# Extracted text start

We guess it is due to the EFLAGS.AC bit set to 1, which leads to CPU
alignment check. Since lots of unaligned memory operations exists in
the kernel, dom0 could panic anywhere. But we have no idea who set
this AC flag at all.


We found some mail may be related to this problem,

http://lists.xen.org/archives/html/xen-devel/2013-01/msg02285.html
http://old-list-archives.xen.org/archives/html/xen-devel/2011-11/msg00827.html
http://bugs.debian.org/cgi-bin/bugreport.cgi?bug=660425

but all these posts reported a domU panic (maybe PV domU) , while mine
is related to dom0


The Xen version is 4.0.1 and dom0 kernel comes from jeremy's git tree

http://git.kernel.org/?p=linux/kernel/git/jeremy/xen.git;a=commit;h=ae333e97552c81ab10395ad1ffc6d6daaadb144a

It is xen-2.6.32.36 version of jeremy's dom0 git tree, so I guess
maybe it is too old to be related with CPU SMAP feature



Any help is appreciated, thanks.


Best regards,

jerry

^ permalink raw reply	[flat|nested] 3+ messages in thread

* Re: dom0 alignment check panic due to EFLAGS.AC been set
  2013-06-01  9:27 dom0 alignment check panic due to EFLAGS.AC been set Ma JieYue
@ 2013-06-01 10:59 ` Pasi Kärkkäinen
  2013-06-07  8:57   ` Ma JieYue
  0 siblings, 1 reply; 3+ messages in thread
From: Pasi Kärkkäinen @ 2013-06-01 10:59 UTC (permalink / raw)
  To: Ma JieYue; +Cc: xen-devel

On Sat, Jun 01, 2013 at 05:27:27PM +0800, Ma JieYue wrote:
> 
> We found some mail may be related to this problem,
> 
> http://lists.xen.org/archives/html/xen-devel/2013-01/msg02285.html
> http://old-list-archives.xen.org/archives/html/xen-devel/2011-11/msg00827.html
> http://bugs.debian.org/cgi-bin/bugreport.cgi?bug=660425
> 
> but all these posts reported a domU panic (maybe PV domU) , while mine
> is related to dom0
> 
> 
> The Xen version is 4.0.1 and dom0 kernel comes from jeremy's git tree
> 

I suggest upgrading your Xen hypervisor.. 4.0.1 is very old,
and not even the latest on 4.0.x branch. 

Currently Xen 4.2.2 is the latest stable release.

> http://git.kernel.org/?p=linux/kernel/git/jeremy/xen.git;a=commit;h=ae333e97552c81ab10395ad1ffc6d6daaadb144a
> 
> It is xen-2.6.32.36 version of jeremy's dom0 git tree, so I guess
> maybe it is too old to be related with CPU SMAP feature
> 

Jeremy's xen.git is not maintained anymore, so it doesn't have the latest 
xen related fixes and features, and also it's lacking security fixes, 
so I don't recommend using it anymore.

You should switch to mainline Linux 3.x kernel, which should be better in every way. 

> 
> 
> Any help is appreciated, thanks.

# Extracted text end
# Record extracts start

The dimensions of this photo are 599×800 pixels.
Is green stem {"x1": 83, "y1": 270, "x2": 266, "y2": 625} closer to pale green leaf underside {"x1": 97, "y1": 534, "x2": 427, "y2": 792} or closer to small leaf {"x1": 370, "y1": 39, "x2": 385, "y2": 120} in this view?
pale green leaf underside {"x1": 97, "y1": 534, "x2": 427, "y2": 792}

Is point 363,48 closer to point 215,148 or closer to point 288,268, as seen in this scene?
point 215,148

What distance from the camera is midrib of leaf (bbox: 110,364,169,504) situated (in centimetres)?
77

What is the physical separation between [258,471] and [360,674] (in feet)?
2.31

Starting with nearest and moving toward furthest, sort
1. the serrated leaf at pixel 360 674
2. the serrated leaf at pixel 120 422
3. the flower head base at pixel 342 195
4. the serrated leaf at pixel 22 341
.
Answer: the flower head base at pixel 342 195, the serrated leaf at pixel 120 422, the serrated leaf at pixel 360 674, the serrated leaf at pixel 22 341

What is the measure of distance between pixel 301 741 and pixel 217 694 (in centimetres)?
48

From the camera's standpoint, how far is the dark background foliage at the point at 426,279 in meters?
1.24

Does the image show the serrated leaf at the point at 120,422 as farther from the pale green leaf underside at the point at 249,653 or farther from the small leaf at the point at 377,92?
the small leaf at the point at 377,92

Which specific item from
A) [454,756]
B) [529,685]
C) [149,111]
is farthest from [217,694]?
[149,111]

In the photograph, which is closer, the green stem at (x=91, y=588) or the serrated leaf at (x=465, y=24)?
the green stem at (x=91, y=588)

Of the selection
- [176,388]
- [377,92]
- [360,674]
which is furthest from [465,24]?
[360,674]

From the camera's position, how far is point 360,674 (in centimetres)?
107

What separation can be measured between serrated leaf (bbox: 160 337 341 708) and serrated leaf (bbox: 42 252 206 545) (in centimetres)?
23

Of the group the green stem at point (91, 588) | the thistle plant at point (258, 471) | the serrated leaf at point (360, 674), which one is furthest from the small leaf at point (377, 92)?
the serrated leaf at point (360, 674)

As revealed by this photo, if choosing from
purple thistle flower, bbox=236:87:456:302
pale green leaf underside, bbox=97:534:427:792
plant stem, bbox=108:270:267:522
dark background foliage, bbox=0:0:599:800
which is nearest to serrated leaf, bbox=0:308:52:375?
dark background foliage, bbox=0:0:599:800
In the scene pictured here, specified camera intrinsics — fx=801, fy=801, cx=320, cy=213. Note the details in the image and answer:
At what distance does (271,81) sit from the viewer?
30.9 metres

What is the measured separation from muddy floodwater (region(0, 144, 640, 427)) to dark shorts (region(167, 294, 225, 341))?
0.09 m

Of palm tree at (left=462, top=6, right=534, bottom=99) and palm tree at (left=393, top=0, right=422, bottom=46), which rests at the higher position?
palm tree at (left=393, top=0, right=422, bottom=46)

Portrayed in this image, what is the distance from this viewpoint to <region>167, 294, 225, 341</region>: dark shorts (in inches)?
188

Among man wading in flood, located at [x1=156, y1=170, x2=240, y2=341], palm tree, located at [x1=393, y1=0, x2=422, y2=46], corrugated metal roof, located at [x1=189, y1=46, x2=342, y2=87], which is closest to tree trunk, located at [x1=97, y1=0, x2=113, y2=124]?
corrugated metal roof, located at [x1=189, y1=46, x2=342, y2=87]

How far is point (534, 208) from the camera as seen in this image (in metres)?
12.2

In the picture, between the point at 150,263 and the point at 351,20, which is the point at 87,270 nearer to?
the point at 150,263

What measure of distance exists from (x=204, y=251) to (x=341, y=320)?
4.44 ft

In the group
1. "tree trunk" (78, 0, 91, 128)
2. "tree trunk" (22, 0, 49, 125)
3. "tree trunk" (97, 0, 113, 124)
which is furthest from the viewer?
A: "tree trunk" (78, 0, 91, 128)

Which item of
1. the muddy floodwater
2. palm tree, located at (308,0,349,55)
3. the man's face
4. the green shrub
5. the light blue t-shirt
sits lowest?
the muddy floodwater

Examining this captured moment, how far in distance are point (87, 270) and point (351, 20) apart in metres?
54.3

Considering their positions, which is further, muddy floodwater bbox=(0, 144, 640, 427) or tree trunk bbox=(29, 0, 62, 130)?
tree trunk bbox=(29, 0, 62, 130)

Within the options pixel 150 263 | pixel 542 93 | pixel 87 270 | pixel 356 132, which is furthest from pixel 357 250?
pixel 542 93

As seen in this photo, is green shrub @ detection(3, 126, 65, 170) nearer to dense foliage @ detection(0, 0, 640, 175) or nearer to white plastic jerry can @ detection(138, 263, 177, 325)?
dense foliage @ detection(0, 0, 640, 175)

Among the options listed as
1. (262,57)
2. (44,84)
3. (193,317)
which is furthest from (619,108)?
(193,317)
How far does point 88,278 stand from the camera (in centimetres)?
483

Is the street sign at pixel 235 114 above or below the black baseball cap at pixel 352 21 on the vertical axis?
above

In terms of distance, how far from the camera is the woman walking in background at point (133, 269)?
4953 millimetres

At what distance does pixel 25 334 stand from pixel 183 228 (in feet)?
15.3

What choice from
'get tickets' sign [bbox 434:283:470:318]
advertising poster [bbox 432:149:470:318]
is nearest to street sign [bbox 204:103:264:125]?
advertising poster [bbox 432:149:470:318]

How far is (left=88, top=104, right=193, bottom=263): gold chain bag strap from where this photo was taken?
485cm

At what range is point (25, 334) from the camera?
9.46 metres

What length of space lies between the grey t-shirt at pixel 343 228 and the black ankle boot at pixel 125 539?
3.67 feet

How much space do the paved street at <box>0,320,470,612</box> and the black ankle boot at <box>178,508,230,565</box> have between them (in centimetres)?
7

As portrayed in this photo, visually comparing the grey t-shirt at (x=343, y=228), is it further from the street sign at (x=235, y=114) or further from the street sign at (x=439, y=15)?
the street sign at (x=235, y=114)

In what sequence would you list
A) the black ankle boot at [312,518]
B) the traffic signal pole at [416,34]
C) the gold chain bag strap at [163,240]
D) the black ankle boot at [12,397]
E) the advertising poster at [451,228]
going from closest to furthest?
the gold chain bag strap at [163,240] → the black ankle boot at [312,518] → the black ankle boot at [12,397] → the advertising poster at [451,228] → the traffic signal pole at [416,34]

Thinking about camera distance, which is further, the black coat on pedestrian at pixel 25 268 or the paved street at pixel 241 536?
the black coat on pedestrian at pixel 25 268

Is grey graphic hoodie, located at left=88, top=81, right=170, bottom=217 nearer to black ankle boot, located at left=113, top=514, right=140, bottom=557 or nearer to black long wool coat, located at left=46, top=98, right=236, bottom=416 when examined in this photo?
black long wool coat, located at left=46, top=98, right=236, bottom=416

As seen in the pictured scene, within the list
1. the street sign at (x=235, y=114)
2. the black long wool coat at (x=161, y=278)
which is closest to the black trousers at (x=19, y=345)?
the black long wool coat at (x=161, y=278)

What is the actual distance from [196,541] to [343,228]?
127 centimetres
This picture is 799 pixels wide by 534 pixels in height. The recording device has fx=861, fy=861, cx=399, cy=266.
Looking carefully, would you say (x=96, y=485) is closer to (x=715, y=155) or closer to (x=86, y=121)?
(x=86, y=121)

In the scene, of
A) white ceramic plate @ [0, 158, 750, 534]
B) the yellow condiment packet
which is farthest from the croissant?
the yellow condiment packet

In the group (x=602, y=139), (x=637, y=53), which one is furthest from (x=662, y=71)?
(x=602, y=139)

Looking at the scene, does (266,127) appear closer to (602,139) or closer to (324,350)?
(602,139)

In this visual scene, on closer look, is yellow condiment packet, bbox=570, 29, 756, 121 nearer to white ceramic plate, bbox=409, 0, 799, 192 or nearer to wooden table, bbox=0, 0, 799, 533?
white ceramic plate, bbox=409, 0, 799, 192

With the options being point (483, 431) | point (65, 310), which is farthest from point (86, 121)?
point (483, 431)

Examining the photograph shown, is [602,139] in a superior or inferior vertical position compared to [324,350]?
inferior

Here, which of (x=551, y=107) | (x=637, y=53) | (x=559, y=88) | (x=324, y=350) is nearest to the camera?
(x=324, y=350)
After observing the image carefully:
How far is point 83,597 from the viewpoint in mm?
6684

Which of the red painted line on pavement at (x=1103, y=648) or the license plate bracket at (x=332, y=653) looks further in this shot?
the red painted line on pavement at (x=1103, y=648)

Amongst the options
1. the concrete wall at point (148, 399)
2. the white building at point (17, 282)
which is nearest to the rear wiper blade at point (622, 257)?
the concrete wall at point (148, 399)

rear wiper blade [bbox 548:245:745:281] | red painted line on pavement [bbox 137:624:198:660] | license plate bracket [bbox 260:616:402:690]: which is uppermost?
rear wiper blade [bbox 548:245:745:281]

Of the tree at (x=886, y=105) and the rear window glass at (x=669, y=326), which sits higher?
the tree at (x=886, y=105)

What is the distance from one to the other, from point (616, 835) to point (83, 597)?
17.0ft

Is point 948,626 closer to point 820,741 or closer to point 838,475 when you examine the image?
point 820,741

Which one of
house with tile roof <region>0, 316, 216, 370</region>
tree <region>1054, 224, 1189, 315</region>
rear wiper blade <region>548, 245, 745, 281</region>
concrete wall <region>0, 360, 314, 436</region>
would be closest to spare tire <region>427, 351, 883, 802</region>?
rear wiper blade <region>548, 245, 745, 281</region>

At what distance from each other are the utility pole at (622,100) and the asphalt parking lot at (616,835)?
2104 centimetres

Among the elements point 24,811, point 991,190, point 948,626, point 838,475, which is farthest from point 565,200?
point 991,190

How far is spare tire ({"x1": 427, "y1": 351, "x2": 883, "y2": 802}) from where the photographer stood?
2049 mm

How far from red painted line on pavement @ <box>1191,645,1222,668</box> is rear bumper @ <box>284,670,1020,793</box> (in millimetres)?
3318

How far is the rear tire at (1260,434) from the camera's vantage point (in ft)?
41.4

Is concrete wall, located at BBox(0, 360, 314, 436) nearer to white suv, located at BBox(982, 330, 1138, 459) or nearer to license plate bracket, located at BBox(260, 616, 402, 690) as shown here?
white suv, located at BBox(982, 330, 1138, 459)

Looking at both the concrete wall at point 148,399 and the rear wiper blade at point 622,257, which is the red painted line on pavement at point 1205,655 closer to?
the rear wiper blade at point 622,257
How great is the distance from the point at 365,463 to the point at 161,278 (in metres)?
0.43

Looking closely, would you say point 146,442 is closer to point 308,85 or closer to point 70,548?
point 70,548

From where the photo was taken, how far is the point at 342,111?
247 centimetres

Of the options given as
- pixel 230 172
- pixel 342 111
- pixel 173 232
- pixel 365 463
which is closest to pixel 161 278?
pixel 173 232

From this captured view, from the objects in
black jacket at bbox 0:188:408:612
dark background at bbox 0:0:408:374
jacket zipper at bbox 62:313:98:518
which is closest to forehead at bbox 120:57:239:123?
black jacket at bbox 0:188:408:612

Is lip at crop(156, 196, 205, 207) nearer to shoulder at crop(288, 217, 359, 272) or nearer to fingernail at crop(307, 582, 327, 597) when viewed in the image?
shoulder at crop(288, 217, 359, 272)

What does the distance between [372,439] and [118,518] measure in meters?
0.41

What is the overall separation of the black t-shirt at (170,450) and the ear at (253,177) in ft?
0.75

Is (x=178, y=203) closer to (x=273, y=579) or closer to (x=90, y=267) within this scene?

# Record extracts end

_List of tasks_
1. In the dom0 panic thread, which Xen version is named as the current latest stable release?
2. Could you continue the dom0 panic thread from the point where it stops?
The records stand apart from the dom0 panic thread and are unrelated to it.

_Answers to the problems_
1. Xen 4.2.2

2.
> 
> 
> Best regards,
> 
> jerry
> 


-- Pasi

^ permalink raw reply	[flat|nested] 3+ messages in thread

* Re: dom0 alignment check panic due to EFLAGS.AC been set
  2013-06-01 10:59 ` Pasi Kärkkäinen
@ 2013-06-07  8:57   ` Ma JieYue
  0 siblings, 0 replies; 3+ messages in thread
From: Ma JieYue @ 2013-06-07  8:57 UTC (permalink / raw)
  To: Pasi Kärkkäinen; +Cc: xen-devel

Thank you for your reply.

I admit xen4.0.1 is old, but from other bug reports in xen-devel,

> http://lists.xen.org/archives/html/xen-devel/2013-01/msg02285.html
> http://old-list-archives.xen.org/archives/html/xen-devel/2011-11/msg00827.html
> http://bugs.debian.org/cgi-bin/bugreport.cgi?bug=660425

I tend to believe it still exists, and from
http://lists.xen.org/archives/html/xen-devel/2013-01/msg02285.html, I
think maybe there hasn't been any specific patch to fix this EFLAGS.AC
problem.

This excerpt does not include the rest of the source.